Uma ordem e estabilidade são apenas aparentemente criadas; na verdade elas são um
meio de criação de um caos alocacional e arbitrariedade e, portanto, drasticamente
reduzem o padrão geral de vida.
Em adição, e isto leva à discussão sobre o segundo instrumento político
conservador, ou seja, as regulações, mesmo que os preços sejam totalmente controlados,
isto pode somente garantir uma ordem existente de renda e distribuição de riqueza se for
assumido irrealisticamente que os produtos, tais como seus produtores, são
“estacionários”. Mudanças na ordem existente não podem ser reguladas, embora, se
houver novos e diferentes bens produzidos, novas tecnologias para a produção sejam
desenvolvidas, ou apareçam no mercado novos produtores. Tudo isto levaria a rupturas
na ordem existente, dado que os produtos, tecnologias e produtores antigos, sujeitos
como são ao controle de preços, iriam então ter de competir com novos e diferentes
produtos e serviços (os quais, pelo só fato de serem novos, ainda não teriam tido seus
preços controlados), e eles provavelmente perderiam alguma parcela de sua distribuição
de renda estabilizada para os novatos no curso desta competição. Para compensar tais
distorções, o conservadorismo poderia uma vez mais fazer uso da tributação, e
certamente o faz em certa extensão. Contudo, deixar as inovações ocorrerem primeiro
sem impedimento e então tributar os ganhos dos inovadores para assim resgatar a velha
ordem é, como já explicado, um instrumento muito progressivo para uma política [p.85]

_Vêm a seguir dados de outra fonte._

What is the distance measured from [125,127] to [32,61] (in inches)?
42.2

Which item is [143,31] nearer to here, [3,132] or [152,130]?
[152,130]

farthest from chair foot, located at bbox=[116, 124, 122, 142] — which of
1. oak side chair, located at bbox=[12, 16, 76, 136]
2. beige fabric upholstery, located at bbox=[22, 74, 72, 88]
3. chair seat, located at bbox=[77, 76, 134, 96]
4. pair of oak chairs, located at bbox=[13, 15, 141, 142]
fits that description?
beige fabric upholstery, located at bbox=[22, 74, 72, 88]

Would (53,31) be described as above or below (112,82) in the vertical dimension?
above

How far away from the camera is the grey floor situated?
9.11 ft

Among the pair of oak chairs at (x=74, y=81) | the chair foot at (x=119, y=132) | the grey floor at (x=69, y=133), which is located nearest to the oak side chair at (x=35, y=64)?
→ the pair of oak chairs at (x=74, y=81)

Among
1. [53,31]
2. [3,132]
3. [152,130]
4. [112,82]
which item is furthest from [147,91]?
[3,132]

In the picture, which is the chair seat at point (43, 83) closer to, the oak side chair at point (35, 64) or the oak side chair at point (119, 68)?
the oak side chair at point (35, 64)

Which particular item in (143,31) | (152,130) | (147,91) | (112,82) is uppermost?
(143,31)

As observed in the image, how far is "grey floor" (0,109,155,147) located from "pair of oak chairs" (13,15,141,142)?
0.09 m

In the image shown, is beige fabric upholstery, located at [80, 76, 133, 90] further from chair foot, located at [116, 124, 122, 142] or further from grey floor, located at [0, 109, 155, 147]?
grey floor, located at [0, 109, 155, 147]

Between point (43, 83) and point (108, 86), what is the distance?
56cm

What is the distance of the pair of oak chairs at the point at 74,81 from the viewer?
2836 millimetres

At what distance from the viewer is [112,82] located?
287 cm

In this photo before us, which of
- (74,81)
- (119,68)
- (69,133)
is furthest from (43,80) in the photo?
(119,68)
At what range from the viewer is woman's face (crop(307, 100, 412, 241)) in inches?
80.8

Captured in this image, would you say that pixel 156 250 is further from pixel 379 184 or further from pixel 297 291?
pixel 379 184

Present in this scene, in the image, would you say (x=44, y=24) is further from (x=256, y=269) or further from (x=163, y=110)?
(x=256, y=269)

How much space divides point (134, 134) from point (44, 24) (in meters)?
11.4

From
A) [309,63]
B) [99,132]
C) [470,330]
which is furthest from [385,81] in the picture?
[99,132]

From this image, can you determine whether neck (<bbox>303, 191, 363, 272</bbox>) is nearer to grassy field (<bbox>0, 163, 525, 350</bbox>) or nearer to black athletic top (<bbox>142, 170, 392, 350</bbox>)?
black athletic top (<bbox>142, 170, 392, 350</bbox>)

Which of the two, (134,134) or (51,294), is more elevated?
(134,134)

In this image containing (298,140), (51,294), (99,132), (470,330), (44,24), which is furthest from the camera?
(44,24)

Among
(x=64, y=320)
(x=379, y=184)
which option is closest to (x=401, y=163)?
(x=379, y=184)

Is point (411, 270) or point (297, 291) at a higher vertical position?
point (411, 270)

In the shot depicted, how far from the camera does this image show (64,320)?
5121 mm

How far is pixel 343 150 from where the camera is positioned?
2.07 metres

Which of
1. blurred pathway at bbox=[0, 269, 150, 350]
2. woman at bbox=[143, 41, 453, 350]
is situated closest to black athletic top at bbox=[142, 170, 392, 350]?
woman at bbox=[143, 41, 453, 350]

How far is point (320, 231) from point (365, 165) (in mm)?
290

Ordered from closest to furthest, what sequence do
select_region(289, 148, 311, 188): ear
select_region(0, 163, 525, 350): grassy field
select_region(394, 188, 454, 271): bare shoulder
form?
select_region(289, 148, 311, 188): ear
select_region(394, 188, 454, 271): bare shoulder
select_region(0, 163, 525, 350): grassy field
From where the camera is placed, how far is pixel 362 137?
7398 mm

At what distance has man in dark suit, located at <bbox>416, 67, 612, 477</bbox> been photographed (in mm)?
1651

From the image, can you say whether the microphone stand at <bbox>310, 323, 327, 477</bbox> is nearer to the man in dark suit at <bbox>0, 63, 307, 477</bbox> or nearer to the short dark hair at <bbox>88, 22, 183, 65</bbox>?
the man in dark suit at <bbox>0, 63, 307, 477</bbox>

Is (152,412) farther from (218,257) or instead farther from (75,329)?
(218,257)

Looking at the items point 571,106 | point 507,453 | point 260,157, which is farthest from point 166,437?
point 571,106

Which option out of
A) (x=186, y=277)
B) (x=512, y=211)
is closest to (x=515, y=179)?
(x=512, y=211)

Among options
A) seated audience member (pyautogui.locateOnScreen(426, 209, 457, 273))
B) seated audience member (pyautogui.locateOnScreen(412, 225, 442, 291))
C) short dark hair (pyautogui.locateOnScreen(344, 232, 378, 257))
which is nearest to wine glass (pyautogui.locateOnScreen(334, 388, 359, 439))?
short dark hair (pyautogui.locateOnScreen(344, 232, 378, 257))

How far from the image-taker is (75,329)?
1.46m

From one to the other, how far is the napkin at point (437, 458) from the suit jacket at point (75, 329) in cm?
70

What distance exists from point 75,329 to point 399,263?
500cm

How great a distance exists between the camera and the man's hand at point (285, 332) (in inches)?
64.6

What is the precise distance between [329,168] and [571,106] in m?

conservadorista. O conservadorismo prefere as regulações como meio de prevenir ou
frear as inovações e as mudanças sociais que elas acarretam.
O mais drástico modo de regular o sistema de produção seria simplesmente
proibir qualquer inovação. Tal política, note-se, tem os seus aderentes entre aqueles que
reclamam do “consumismo” dos outros, ou seja, sobre o fato que hoje existam tantos
bens e serviços no mercado, e que desejam congelar ou mesmo reduzir esta atual
diversidade. Também, e por razões levemente diferentes, entre aqueles que querem
congelar a atual tecnologia de produção com o medo que as inovações tecnológicas,
como dispositivos que poupam mão-de-obra, “destruissem” os empregos (existentes).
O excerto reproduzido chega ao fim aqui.